- DOCUMENT TEXT -
┌──

Acoustic-to-articulatory Inversion of the Complete Vocal Tract from RT-MRI with Various Audio Embeddings and Dataset Sizes
New technique uses RT-MRI data and HuBERT embeddings to reconstruct complete speech articulation from sound alone.
A research team from Université de Lorraine has published a breakthrough paper on arXiv detailing a novel AI model for acoustic-to-articulatory inversion. Unlike previous methods limited by electromagnetic articulography (EMA) sensors that only track accessible points, their approach reconstructs the entire vocal tract geometry—from glottis to lips—using approximately 3.5 hours of real-time MRI data from a single speaker. The key innovation involves using automatically extracted articulator contours from MRI images rather than raw pixel data, allowing the Bi-LSTM neural network to focus on essential geometric dynamics while discarding redundant information.

└──

- AVAILABLE DATA -
┌──

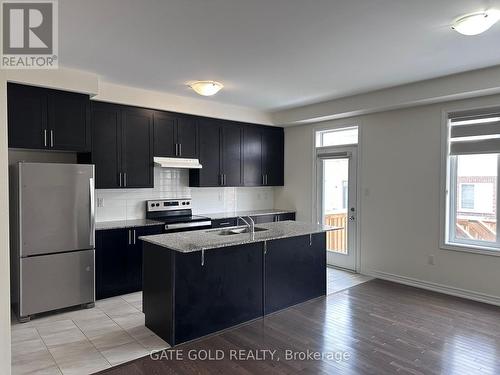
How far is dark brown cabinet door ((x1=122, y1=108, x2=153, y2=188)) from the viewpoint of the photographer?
459 centimetres

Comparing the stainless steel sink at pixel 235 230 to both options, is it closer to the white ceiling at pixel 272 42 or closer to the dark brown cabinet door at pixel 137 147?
the dark brown cabinet door at pixel 137 147

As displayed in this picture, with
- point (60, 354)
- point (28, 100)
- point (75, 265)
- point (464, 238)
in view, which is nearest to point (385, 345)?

└──

- THE TASK -
List each distinct term in the article on vocal tract reconstruction that is made up only of capital letters, where a hyphen may join the letters.

- SOLUTION FOR THIS PROBLEM -
RT-MRI
AI
EMA
MRI